RISC V ?
Heater.
Posts: 21,230
Q: What's the quickest way to get GCC working for the P2 ?
A: Drop a RISC V processor core in there. There are fully functional RISC V compilers from GCC and Clang/LLVM. RISC V cores can be pretty small and there is a bunch of them available already, free for use, in Verilog and VHDL.
Well, I'm joking. Mostly. I don't expect such a crazy thing to happen and I certainly would not want such a thing holding up P2 progress.
However, I just did something that made my eyes pop. A little while ago Chip posted the verilog for the new P2 PRNG. It seemed short and sweet so I was inspired to install the Icarus Verilog simulator and and see if I could learn just enough Verilog to check it's output was correct. Turned out to be pretty easy. I had just installed Quartus, waiting for the new P2 with PRNG release, so of course I had to see if I could get the PRNG test running on a real FPGA. Soon I had randomly flashing LEDs on my DE0 Nano. I joked that I would now proceed to design my own CPU.
I have not designed my own CPU. I found a ready made one. The picorv32 by Clifford Wolf : https://github.com/cliffordwolf/picorv32
The prospect of getting a CPU core working looked pretty daunting but after a while looking at what Clifford has there I realized it may not be impossible. I just cut and pasted his core into a Verilog project and started wrapping it around with memory and peripherals. I did not want all of Clifford's peripherals and buses and stuff. Too complicated for this humble beginner. Besides the challenge is to learn some Verilog so I wanted to make my own peripherals, as crude as they may be. Turns out that adding memory and GPIO to such a core is dead easy.
The end result is:
32 bit RISC V integer core with MUL and DIV running at 100MHz, about 25 MIPS.
12Kbytes RAM, using the memory on the Cyclone IV of the Nano.
GPIO port driving LEDs.
UART (Not quite done yet)
A PRNG port that serves up xorshiro128+ random numbers.
It runs some "firmware" compiled with GCC for RISC V that just counts up on 8 LEDs. (The "Hello World" of embedded systems)
This all fits in 2600 Logic Elements, about 12% of the FPGA. Shrinks to 8% without MUL and DIV.
Where does this all lead?
I have no idea. Just having fun. I could stick 8 of those cores on there and make a RISC V "poor mans Propeller" There is the SDRAM to take into use. And peripherals like the DE0 nano's ADC and accelerometer. Or perhaps what about replacing a COG from the open source P1 Verilog with a picoriscv32 core? Think I have a lot to learn for that one.
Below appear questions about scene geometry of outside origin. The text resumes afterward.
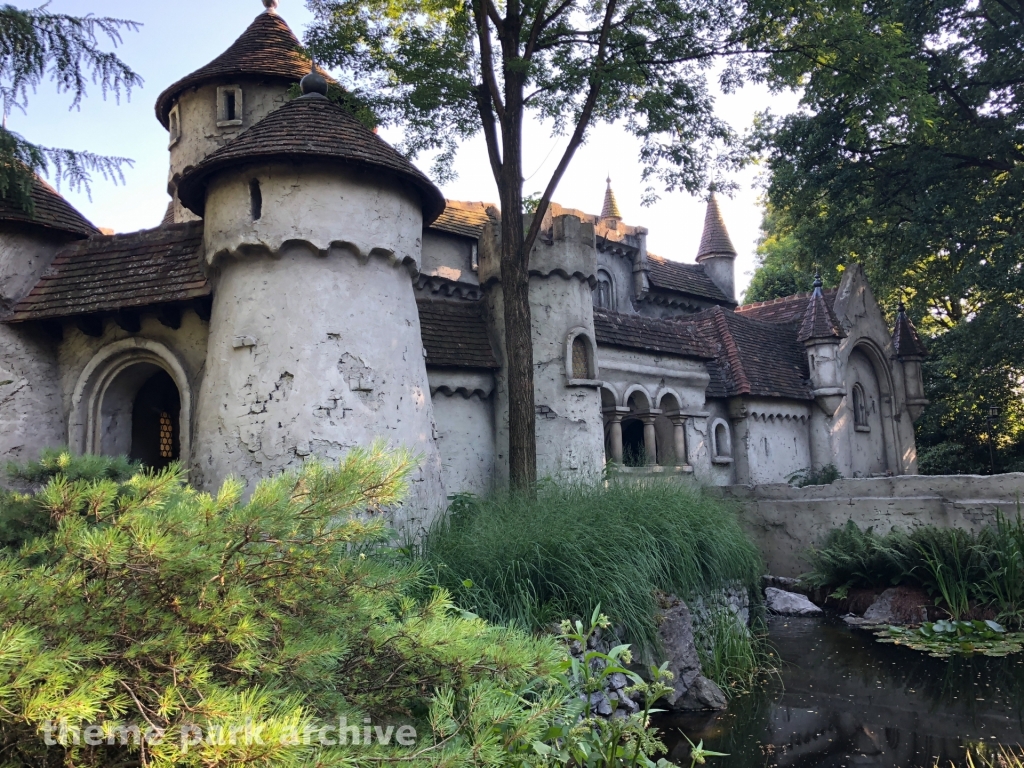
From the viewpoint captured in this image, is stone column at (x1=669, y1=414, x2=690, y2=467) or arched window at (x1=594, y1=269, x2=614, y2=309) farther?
arched window at (x1=594, y1=269, x2=614, y2=309)

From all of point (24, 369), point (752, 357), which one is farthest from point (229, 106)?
point (752, 357)

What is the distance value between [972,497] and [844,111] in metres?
10.8

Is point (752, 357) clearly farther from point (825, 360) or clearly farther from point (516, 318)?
point (516, 318)

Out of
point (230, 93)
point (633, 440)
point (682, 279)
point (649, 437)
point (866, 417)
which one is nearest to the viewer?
point (230, 93)

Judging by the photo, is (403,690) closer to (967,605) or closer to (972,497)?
(967,605)

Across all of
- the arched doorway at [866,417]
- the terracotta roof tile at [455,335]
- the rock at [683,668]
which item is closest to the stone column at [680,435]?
the terracotta roof tile at [455,335]

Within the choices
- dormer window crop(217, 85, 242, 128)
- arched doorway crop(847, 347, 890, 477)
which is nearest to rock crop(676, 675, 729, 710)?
dormer window crop(217, 85, 242, 128)

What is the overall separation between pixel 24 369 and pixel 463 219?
10876mm

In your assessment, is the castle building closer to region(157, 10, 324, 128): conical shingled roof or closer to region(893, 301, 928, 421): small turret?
region(157, 10, 324, 128): conical shingled roof

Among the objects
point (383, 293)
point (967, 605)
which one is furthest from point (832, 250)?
point (383, 293)

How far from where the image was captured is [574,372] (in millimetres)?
13953

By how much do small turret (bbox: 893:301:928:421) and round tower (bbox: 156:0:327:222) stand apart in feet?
65.8

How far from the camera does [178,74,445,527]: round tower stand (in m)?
9.45

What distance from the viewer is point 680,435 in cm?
1800
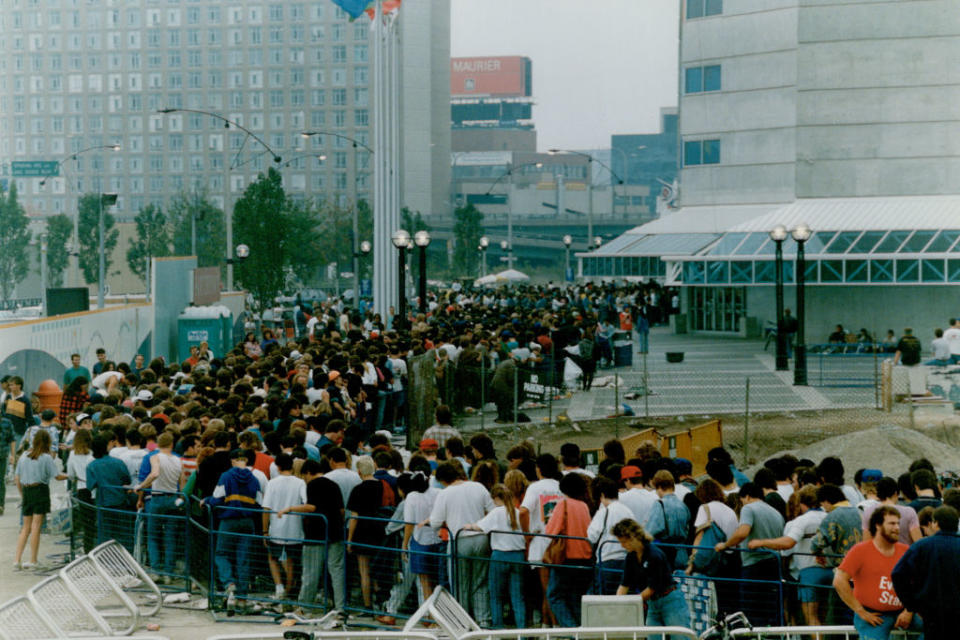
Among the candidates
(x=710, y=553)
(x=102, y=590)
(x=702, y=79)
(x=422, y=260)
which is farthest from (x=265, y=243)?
(x=710, y=553)

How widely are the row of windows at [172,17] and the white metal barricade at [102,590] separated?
134 m

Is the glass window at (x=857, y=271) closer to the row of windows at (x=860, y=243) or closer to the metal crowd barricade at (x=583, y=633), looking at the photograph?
the row of windows at (x=860, y=243)

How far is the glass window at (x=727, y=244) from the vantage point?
49297 millimetres

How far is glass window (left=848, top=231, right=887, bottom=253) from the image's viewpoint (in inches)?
1820

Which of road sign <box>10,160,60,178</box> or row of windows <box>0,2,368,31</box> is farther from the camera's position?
row of windows <box>0,2,368,31</box>

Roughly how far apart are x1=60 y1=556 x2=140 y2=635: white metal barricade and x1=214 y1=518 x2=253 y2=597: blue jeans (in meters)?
1.01

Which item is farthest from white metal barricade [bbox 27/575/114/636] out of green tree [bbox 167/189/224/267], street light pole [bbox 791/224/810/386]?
green tree [bbox 167/189/224/267]

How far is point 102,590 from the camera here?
38.0 feet

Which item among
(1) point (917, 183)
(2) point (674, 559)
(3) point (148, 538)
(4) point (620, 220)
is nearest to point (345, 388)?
(3) point (148, 538)

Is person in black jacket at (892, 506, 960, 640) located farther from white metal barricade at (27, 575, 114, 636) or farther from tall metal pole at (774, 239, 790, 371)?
tall metal pole at (774, 239, 790, 371)

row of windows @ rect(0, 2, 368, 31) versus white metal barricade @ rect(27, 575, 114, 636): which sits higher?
row of windows @ rect(0, 2, 368, 31)

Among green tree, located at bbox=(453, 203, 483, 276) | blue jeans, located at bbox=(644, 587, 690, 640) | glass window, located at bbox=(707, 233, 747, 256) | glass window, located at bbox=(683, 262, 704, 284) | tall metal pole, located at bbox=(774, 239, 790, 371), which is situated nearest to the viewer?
blue jeans, located at bbox=(644, 587, 690, 640)

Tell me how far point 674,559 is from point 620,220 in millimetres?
142538

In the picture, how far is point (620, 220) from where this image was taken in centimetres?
15175
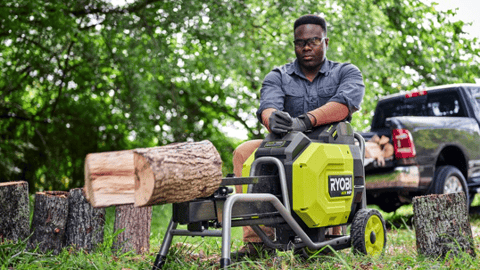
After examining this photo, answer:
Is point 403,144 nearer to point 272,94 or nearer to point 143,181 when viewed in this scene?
point 272,94

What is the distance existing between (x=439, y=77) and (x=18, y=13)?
337 inches

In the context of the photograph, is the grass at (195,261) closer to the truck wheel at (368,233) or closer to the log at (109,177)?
the truck wheel at (368,233)

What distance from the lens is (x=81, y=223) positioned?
4.42 m

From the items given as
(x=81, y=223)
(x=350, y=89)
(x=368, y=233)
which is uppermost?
(x=350, y=89)

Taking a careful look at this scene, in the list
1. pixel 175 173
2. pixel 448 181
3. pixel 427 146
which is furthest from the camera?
pixel 448 181

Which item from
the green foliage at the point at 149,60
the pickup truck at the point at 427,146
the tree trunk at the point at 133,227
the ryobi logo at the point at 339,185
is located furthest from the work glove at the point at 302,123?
the green foliage at the point at 149,60

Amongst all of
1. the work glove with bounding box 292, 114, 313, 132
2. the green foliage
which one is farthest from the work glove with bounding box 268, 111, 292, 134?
the green foliage

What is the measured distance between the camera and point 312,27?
13.2 feet

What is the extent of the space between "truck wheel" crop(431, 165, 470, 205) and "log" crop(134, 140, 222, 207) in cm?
444

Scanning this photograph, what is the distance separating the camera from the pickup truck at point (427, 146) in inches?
249

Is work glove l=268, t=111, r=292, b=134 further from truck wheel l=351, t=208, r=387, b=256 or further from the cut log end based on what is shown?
the cut log end

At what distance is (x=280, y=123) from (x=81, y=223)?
6.15 ft

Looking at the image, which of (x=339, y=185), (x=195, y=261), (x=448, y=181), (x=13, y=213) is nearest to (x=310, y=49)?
(x=339, y=185)

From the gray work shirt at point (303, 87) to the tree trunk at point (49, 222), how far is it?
174 cm
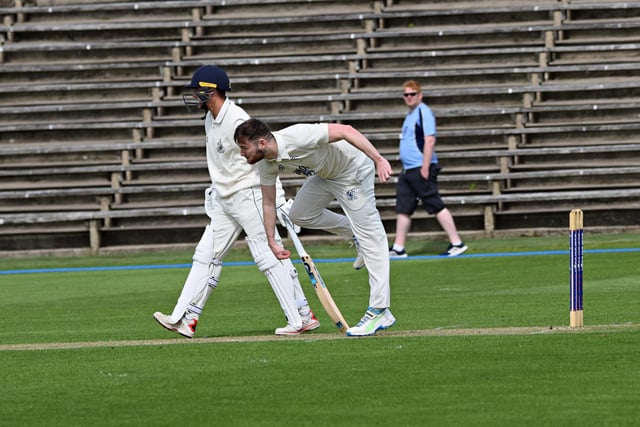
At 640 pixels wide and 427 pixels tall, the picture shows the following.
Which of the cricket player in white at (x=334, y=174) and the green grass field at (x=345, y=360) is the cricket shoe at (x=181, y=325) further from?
the cricket player in white at (x=334, y=174)

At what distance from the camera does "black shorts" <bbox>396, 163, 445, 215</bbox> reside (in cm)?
1811

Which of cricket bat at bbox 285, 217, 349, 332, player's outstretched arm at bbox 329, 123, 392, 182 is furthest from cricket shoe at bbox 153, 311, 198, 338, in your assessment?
player's outstretched arm at bbox 329, 123, 392, 182

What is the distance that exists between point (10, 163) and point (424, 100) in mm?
7433

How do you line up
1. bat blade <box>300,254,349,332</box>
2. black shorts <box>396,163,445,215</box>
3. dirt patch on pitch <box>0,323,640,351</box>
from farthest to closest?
black shorts <box>396,163,445,215</box>
bat blade <box>300,254,349,332</box>
dirt patch on pitch <box>0,323,640,351</box>

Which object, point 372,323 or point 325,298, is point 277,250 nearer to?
point 325,298

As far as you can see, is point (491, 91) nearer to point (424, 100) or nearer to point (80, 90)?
point (424, 100)

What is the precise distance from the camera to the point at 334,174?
9.50 meters

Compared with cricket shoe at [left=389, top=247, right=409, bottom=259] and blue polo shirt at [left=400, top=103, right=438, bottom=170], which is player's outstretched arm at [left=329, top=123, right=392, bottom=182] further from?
cricket shoe at [left=389, top=247, right=409, bottom=259]

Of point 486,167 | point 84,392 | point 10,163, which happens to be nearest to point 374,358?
point 84,392

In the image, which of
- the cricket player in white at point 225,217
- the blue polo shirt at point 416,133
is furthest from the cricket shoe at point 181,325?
the blue polo shirt at point 416,133

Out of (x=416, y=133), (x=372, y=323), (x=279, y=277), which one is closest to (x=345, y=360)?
(x=372, y=323)

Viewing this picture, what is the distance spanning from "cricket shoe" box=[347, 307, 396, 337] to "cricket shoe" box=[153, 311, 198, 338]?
1.34m

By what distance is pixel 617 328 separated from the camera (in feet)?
31.0

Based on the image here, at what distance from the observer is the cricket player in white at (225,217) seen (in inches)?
395
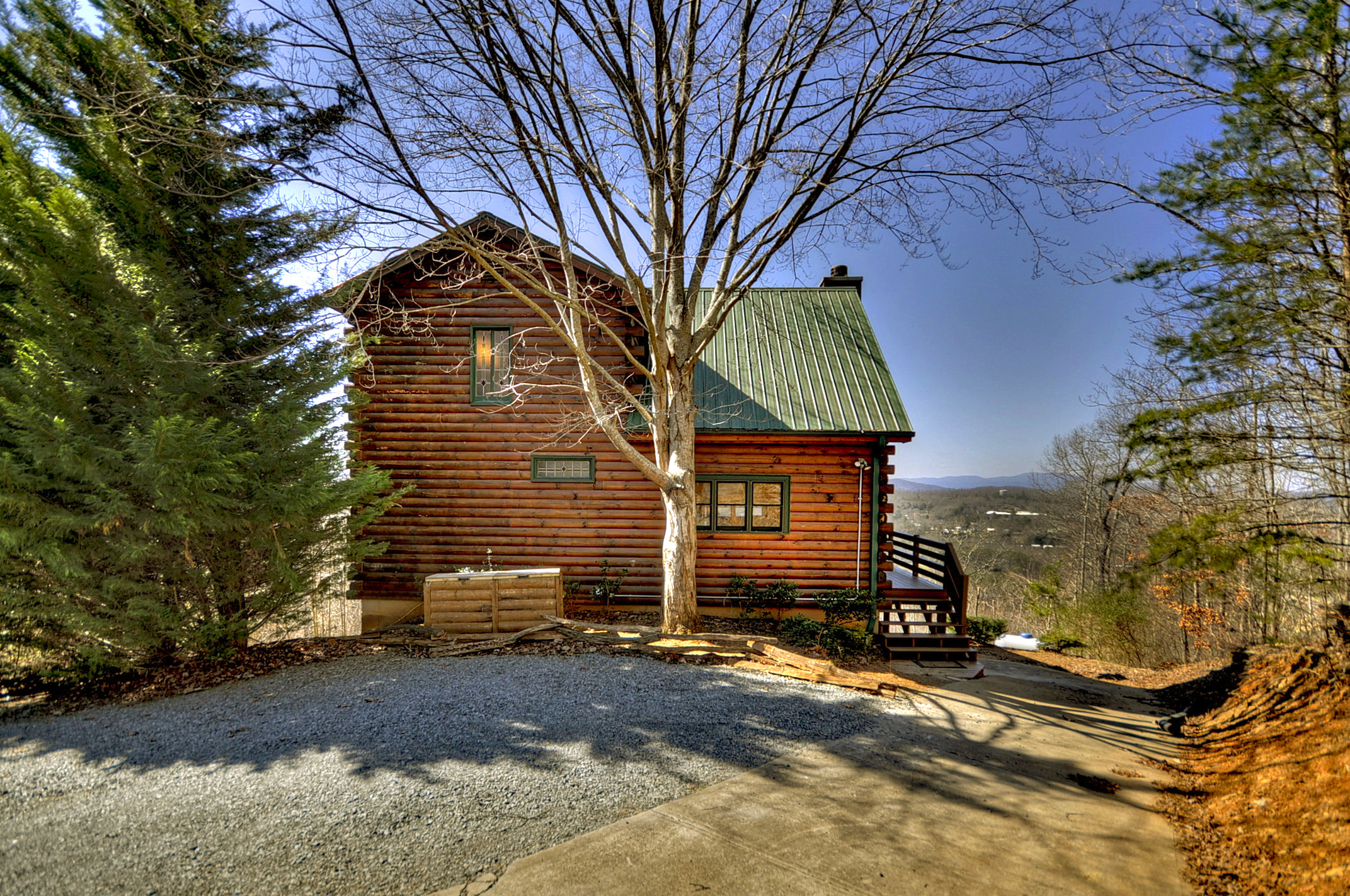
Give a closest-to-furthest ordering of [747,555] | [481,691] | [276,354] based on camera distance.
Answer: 1. [481,691]
2. [276,354]
3. [747,555]

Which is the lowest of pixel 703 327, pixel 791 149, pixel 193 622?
pixel 193 622

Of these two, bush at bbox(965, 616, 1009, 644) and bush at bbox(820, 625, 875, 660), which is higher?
bush at bbox(820, 625, 875, 660)

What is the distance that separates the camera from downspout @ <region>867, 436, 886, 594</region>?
10.3m

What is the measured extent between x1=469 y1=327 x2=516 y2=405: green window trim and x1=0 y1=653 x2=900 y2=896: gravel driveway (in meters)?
5.32

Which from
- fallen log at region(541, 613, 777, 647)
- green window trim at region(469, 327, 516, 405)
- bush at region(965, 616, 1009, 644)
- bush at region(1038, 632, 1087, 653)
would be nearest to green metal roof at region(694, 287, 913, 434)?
fallen log at region(541, 613, 777, 647)

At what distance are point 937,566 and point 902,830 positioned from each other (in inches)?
280

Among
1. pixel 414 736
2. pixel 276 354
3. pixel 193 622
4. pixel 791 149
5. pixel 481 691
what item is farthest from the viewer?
pixel 791 149

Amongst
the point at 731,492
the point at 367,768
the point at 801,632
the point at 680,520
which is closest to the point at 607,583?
the point at 680,520

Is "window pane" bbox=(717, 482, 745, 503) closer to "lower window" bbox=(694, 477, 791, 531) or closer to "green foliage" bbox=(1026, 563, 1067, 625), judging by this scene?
"lower window" bbox=(694, 477, 791, 531)

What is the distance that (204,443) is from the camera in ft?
20.5

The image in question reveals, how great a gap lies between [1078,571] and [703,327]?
64.1 feet

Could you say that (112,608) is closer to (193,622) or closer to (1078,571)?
(193,622)

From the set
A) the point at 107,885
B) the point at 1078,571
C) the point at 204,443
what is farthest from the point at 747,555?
the point at 1078,571

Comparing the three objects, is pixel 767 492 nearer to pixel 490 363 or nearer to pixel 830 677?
pixel 830 677
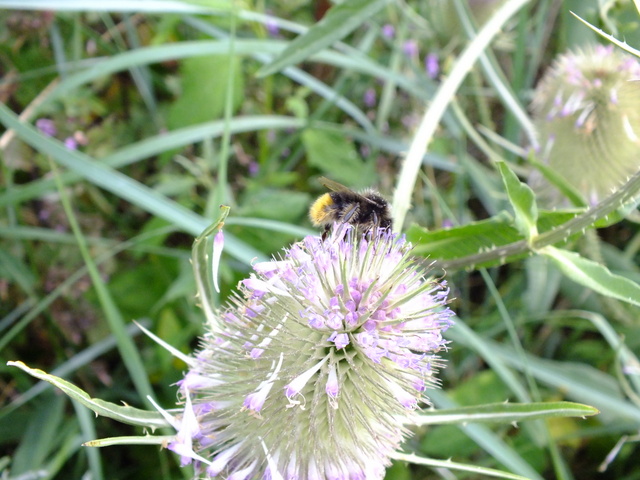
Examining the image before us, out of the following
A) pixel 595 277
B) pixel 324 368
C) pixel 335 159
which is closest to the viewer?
pixel 324 368

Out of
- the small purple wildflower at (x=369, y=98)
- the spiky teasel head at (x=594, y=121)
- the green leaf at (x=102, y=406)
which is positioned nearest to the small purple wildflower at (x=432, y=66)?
the small purple wildflower at (x=369, y=98)

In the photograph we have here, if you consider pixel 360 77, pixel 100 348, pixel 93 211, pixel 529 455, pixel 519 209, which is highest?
pixel 360 77

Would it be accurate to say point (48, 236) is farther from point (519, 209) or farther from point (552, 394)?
point (552, 394)

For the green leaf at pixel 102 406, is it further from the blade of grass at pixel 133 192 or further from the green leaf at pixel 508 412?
the blade of grass at pixel 133 192

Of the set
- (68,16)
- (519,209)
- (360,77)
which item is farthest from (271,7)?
(519,209)

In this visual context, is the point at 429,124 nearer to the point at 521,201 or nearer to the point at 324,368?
the point at 521,201

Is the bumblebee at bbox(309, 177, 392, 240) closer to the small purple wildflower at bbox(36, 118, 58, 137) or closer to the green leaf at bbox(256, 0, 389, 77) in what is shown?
the green leaf at bbox(256, 0, 389, 77)

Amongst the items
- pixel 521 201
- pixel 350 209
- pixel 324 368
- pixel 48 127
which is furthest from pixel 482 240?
pixel 48 127
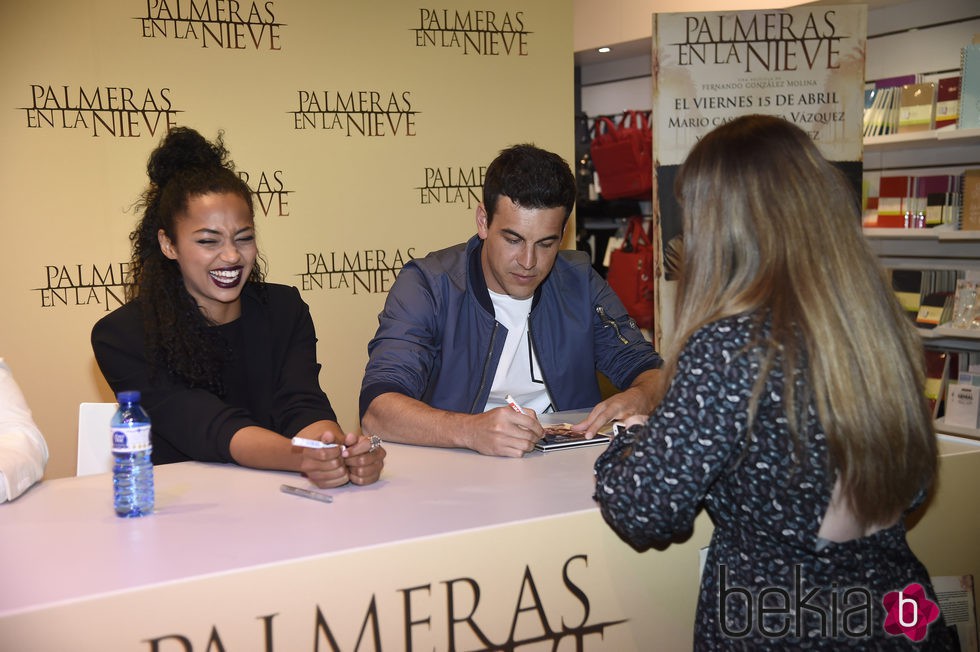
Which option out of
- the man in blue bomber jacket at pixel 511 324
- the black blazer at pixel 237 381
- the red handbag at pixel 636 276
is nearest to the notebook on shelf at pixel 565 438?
the man in blue bomber jacket at pixel 511 324

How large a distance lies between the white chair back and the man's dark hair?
1157 millimetres

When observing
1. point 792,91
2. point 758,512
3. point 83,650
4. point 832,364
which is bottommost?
point 83,650

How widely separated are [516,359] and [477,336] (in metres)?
0.15

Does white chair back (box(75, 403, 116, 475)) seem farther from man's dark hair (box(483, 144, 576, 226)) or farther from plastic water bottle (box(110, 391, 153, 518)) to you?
man's dark hair (box(483, 144, 576, 226))

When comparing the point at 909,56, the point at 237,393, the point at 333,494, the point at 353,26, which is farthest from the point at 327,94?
the point at 909,56

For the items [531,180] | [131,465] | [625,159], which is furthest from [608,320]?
[625,159]

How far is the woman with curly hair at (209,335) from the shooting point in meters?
1.97

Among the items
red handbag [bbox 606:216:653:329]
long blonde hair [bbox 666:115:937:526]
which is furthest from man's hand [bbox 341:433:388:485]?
red handbag [bbox 606:216:653:329]

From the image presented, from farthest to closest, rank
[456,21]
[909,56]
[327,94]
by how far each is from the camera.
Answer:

Anyway, if anyone is tempted to get their feet wet with FPGA and Verilog I highly recommend it. I suggest getting hold of the Icarus Verilog compiler/simulator. It makes experimenting very quick and easy. Rather than wait for the slow and ponderous Quartus to build anything. Bit like hacking code in Python or Javascript. Also it's easy to knock up quick test harnesses so you have some confidence your gadget will work. Without Icarus I would have given up in frustration ages ago.
http://iverilog.icarus.com/
Yeah, I know this is all off topic for a P2 forum. I was just so amazed at what is possible to do relatively easily now a days I had to tell someone. Besides, it's Chip's fault for kicking me down this Verilog road Thanks Chip. Oh and it does include Chip's P2 PRNG so it is in very small part a P2!
Rude and crude as it is the code is here:
https://github.com/ZiCog/xoro
I might get round to adding some documentation when I have simplified the way to build C code for it.
A: Drop a RISC V processor core in there. There are fully functional RISC V compilers from GCC and Clang/LLVM. RISC V cores can be pretty small and there is a bunch of them available already, free for use, in Verilog and VHDL.
Well, I'm joking. Mostly. I don't expect such a crazy thing to happen and I certainly would not want such a thing holding up P2 progress.
However, I just did something that made my eyes pop. A little while ago Chip posted the verilog for the new P2 PRNG. It seemed short and sweet so I was inspired to install the Icarus Verilog simulator and and see if I could learn just enough Verilog to check it's output was correct. Turned out to be pretty easy. I had just installed Quartus, waiting for the new P2 with PRNG release, so of course I had to see if I could get the PRNG test running on a real FPGA. Soon I had randomly flashing LEDs on my DE0 Nano. I joked that I would now proceed to design my own CPU.
I have not designed my own CPU. I found a ready made one. The picorv32 by Clifford Wolf : https://github.com/cliffordwolf/picorv32
The prospect of getting a CPU core working looked pretty daunting but after a while looking at what Clifford has there I realized it may not be impossible. I just cut and pasted his core into a Verilog project and started wrapping it around with memory and peripherals. I did not want all of Clifford's peripherals and buses and stuff. Too complicated for this humble beginner. Besides the challenge is to learn some Verilog so I wanted to make my own peripherals, as crude as they may be. Turns out that adding memory and GPIO to such a core is dead easy.
The end result is:
32 bit RISC V integer core with MUL and DIV running at 100MHz, about 25 MIPS.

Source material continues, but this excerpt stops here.